### Work to complete:
Each line below should be set down again unchanged.

### Provided data:
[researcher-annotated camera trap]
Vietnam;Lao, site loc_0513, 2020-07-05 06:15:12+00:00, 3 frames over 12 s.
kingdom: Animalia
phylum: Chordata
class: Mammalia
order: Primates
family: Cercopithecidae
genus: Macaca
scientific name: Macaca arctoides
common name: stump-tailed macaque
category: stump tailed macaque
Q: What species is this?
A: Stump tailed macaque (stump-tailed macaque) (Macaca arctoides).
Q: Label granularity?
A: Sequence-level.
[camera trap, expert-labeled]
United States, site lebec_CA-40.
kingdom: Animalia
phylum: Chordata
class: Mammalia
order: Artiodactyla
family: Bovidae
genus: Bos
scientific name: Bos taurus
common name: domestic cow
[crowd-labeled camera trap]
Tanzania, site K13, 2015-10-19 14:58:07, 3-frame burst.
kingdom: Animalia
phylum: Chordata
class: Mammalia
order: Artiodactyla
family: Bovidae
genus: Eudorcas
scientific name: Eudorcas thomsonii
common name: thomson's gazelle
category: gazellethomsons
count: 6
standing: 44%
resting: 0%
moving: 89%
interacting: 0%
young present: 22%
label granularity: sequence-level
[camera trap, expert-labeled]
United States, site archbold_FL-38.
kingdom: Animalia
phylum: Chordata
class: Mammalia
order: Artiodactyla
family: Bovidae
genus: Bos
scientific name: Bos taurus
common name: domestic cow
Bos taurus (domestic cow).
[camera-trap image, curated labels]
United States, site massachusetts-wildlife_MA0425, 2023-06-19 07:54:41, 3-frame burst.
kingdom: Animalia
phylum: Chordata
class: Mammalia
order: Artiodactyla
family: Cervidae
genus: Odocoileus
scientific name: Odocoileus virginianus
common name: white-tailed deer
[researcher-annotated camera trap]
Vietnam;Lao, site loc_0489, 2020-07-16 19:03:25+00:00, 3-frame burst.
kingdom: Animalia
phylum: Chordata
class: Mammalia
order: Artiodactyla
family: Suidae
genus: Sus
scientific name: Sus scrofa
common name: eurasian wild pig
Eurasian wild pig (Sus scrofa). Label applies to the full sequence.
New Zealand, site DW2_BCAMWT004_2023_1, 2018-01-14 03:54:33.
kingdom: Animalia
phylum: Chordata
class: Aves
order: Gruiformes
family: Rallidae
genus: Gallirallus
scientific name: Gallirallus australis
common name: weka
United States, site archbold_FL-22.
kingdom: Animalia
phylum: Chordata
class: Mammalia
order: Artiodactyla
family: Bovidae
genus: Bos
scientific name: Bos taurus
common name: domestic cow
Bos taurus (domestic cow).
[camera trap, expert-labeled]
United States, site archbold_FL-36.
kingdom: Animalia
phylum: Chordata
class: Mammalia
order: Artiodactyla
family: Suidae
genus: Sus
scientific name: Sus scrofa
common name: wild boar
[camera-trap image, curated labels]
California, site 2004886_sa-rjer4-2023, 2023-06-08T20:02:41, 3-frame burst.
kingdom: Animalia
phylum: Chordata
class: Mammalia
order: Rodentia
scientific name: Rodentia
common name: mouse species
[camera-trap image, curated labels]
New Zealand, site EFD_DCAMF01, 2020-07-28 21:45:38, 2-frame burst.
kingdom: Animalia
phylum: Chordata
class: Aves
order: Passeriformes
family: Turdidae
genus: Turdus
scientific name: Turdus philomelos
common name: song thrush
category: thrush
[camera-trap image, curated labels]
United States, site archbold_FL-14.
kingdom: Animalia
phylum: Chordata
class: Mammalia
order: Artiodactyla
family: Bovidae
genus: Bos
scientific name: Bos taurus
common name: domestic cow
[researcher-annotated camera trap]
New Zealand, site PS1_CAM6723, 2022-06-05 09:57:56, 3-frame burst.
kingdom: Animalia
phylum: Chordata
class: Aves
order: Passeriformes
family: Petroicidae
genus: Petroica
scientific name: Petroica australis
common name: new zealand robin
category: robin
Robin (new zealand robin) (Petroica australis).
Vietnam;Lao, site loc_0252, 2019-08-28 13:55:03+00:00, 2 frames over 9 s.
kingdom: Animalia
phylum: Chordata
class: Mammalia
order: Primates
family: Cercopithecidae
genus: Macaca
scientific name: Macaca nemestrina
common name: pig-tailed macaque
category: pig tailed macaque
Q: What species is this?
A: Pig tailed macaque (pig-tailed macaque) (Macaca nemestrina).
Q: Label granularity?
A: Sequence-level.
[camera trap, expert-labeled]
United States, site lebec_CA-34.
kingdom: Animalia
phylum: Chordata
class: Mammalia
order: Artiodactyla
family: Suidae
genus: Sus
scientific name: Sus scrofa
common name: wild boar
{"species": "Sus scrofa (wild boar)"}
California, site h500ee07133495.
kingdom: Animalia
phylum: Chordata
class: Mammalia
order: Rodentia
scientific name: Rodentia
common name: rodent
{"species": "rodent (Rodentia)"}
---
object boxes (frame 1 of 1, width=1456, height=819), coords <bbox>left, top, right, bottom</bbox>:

### Task response:
[researcher-annotated camera trap]
Vietnam;Lao, site loc_0513, 2020-07-05 06:15:12+00:00, 3 frames over 12 s.
kingdom: Animalia
phylum: Chordata
class: Mammalia
order: Primates
family: Cercopithecidae
genus: Macaca
scientific name: Macaca arctoides
common name: stump-tailed macaque
category: stump tailed macaque
Q: What species is this?
A: Stump tailed macaque (stump-tailed macaque) (Macaca arctoides).
Q: Label granularity?
A: Sequence-level.
[camera trap, expert-labeled]
United States, site lebec_CA-40.
kingdom: Animalia
phylum: Chordata
class: Mammalia
order: Artiodactyla
family: Bovidae
genus: Bos
scientific name: Bos taurus
common name: domestic cow
[crowd-labeled camera trap]
Tanzania, site K13, 2015-10-19 14:58:07, 3-frame burst.
kingdom: Animalia
phylum: Chordata
class: Mammalia
order: Artiodactyla
family: Bovidae
genus: Eudorcas
scientific name: Eudorcas thomsonii
common name: thomson's gazelle
category: gazellethomsons
count: 6
standing: 44%
resting: 0%
moving: 89%
interacting: 0%
young present: 22%
label granularity: sequence-level
[camera trap, expert-labeled]
United States, site archbold_FL-38.
kingdom: Animalia
phylum: Chordata
class: Mammalia
order: Artiodactyla
family: Bovidae
genus: Bos
scientific name: Bos taurus
common name: domestic cow
Bos taurus (domestic cow).
[camera-trap image, curated labels]
United States, site massachusetts-wildlife_MA0425, 2023-06-19 07:54:41, 3-frame burst.
kingdom: Animalia
phylum: Chordata
class: Mammalia
order: Artiodactyla
family: Cervidae
genus: Odocoileus
scientific name: Odocoileus virginianus
common name: white-tailed deer
[researcher-annotated camera trap]
Vietnam;Lao, site loc_0489, 2020-07-16 19:03:25+00:00, 3-frame burst.
kingdom: Animalia
phylum: Chordata
class: Mammalia
order: Artiodactyla
family: Suidae
genus: Sus
scientific name: Sus scrofa
common name: eurasian wild pig
Eurasian wild pig (Sus scrofa). Label applies to the full sequence.
New Zealand, site DW2_BCAMWT004_2023_1, 2018-01-14 03:54:33.
kingdom: Animalia
phylum: Chordata
class: Aves
order: Gruiformes
family: Rallidae
genus: Gallirallus
scientific name: Gallirallus australis
common name: weka
United States, site archbold_FL-22.
kingdom: Animalia
phylum: Chordata
class: Mammalia
order: Artiodactyla
family: Bovidae
genus: Bos
scientific name: Bos taurus
common name: domestic cow
Bos taurus (domestic cow).
[camera trap, expert-labeled]
United States, site archbold_FL-36.
kingdom: Animalia
phylum: Chordata
class: Mammalia
order: Artiodactyla
family: Suidae
genus: Sus
scientific name: Sus scrofa
common name: wild boar
[camera-trap image, curated labels]
California, site 2004886_sa-rjer4-2023, 2023-06-08T20:02:41, 3-frame burst.
kingdom: Animalia
phylum: Chordata
class: Mammalia
order: Rodentia
scientific name: Rodentia
common name: mouse species
[camera-trap image, curated labels]
New Zealand, site EFD_DCAMF01, 2020-07-28 21:45:38, 2-frame burst.
kingdom: Animalia
phylum: Chordata
class: Aves
order: Passeriformes
family: Turdidae
genus: Turdus
scientific name: Turdus philomelos
common name: song thrush
category: thrush
[camera-trap image, curated labels]
United States, site archbold_FL-14.
kingdom: Animalia
phylum: Chordata
class: Mammalia
order: Artiodactyla
family: Bovidae
genus: Bos
scientific name: Bos taurus
common name: domestic cow
[researcher-annotated camera trap]
New Zealand, site PS1_CAM6723, 2022-06-05 09:57:56, 3-frame burst.
kingdom: Animalia
phylum: Chordata
class: Aves
order: Passeriformes
family: Petroicidae
genus: Petroica
scientific name: Petroica australis
common name: new zealand robin
category: robin
Robin (new zealand robin) (Petroica australis).
Vietnam;Lao, site loc_0252, 2019-08-28 13:55:03+00:00, 2 frames over 9 s.
kingdom: Animalia
phylum: Chordata
class: Mammalia
order: Primates
family: Cercopithecidae
genus: Macaca
scientific name: Macaca nemestrina
common name: pig-tailed macaque
category: pig tailed macaque
Q: What species is this?
A: Pig tailed macaque (pig-tailed macaque) (Macaca nemestrina).
Q: Label granularity?
A: Sequence-level.
[camera trap, expert-labeled]
United States, site lebec_CA-34.
kingdom: Animalia
phylum: Chordata
class: Mammalia
order: Artiodactyla
family: Suidae
genus: Sus
scientific name: Sus scrofa
common name: wild boar
{"species": "Sus scrofa (wild boar)"}
California, site h500ee07133495.
kingdom: Animalia
phylum: Chordata
class: Mammalia
order: Rodentia
scientific name: Rodentia
common name: rodent
{"species": "rodent (Rodentia)"}
---
object boxes (frame 1 of 1, width=1456, height=819), coords <bbox>left, top, right, bottom</bbox>:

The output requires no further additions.